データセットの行
::::::
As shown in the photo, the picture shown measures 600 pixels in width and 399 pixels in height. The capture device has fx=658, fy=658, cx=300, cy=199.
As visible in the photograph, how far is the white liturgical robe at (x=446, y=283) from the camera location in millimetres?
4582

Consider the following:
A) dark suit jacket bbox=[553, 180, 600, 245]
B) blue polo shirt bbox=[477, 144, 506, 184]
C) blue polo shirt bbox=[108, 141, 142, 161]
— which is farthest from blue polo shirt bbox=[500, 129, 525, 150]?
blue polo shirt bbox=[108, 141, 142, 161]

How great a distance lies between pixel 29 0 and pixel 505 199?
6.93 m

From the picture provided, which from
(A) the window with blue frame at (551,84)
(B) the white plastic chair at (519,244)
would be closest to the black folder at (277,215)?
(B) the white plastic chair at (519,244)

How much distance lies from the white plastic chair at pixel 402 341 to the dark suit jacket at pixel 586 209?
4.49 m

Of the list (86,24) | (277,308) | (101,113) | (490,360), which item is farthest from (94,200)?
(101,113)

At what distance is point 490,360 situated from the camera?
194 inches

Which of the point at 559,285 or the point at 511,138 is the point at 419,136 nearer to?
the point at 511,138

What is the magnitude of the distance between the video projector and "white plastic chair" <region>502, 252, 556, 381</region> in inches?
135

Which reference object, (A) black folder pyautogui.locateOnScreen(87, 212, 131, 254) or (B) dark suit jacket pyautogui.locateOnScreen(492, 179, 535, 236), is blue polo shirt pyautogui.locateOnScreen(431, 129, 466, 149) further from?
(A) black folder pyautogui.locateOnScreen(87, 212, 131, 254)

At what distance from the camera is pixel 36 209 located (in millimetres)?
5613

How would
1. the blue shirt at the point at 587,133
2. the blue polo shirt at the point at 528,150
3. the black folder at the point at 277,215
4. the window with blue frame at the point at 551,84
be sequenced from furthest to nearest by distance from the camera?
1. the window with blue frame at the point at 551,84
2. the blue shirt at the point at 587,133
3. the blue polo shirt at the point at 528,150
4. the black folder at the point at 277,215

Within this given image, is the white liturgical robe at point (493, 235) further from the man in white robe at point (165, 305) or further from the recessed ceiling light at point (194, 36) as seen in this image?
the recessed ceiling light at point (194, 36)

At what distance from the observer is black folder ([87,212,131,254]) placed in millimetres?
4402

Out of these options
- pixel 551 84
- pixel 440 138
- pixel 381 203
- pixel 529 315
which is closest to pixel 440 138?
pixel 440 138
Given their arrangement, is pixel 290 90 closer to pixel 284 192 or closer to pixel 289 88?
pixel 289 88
::::::
課題概要 ▸
上の行をすべて、一字一句変えずにそのまま出力してください。

演習の解答 ▸
As shown in the photo, the picture shown measures 600 pixels in width and 399 pixels in height. The capture device has fx=658, fy=658, cx=300, cy=199.
As visible in the photograph, how far is the white liturgical robe at (x=446, y=283) from the camera location in millimetres?
4582

Consider the following:
A) dark suit jacket bbox=[553, 180, 600, 245]
B) blue polo shirt bbox=[477, 144, 506, 184]
C) blue polo shirt bbox=[108, 141, 142, 161]
— which is farthest from blue polo shirt bbox=[500, 129, 525, 150]?
blue polo shirt bbox=[108, 141, 142, 161]

How great a distance lies between pixel 29 0 and pixel 505 199?
6.93 m

From the picture provided, which from
(A) the window with blue frame at (551,84)
(B) the white plastic chair at (519,244)
would be closest to the black folder at (277,215)?
(B) the white plastic chair at (519,244)

How much distance lies from the white plastic chair at pixel 402 341 to the dark suit jacket at pixel 586 209?
4.49 m

Of the list (86,24) | (277,308) | (101,113) | (490,360), which item is farthest from (94,200)?
(101,113)

At what distance is point 490,360 situated from the camera?
194 inches

Which of the point at 559,285 or the point at 511,138 is the point at 419,136 nearer to?
the point at 511,138

What is the magnitude of the distance between the video projector and "white plastic chair" <region>502, 252, 556, 381</region> in inches?
135

Which reference object, (A) black folder pyautogui.locateOnScreen(87, 212, 131, 254) or (B) dark suit jacket pyautogui.locateOnScreen(492, 179, 535, 236), is blue polo shirt pyautogui.locateOnScreen(431, 129, 466, 149) further from?
(A) black folder pyautogui.locateOnScreen(87, 212, 131, 254)

At what distance from the camera is pixel 36 209 located (in millimetres)?
5613

How would
1. the blue shirt at the point at 587,133
2. the blue polo shirt at the point at 528,150
3. the black folder at the point at 277,215
4. the window with blue frame at the point at 551,84
be sequenced from furthest to nearest by distance from the camera?
1. the window with blue frame at the point at 551,84
2. the blue shirt at the point at 587,133
3. the blue polo shirt at the point at 528,150
4. the black folder at the point at 277,215

Within this given image, is the white liturgical robe at point (493, 235) further from the man in white robe at point (165, 305) or further from the recessed ceiling light at point (194, 36) as seen in this image?
the recessed ceiling light at point (194, 36)

At what distance from the observer is black folder ([87,212,131,254]) placed in millimetres?
4402

Out of these options
- pixel 551 84
- pixel 440 138
- pixel 381 203
- pixel 529 315
which is closest to pixel 440 138?
pixel 440 138
Given their arrangement, is pixel 290 90 closer to pixel 284 192 or closer to pixel 289 88?
pixel 289 88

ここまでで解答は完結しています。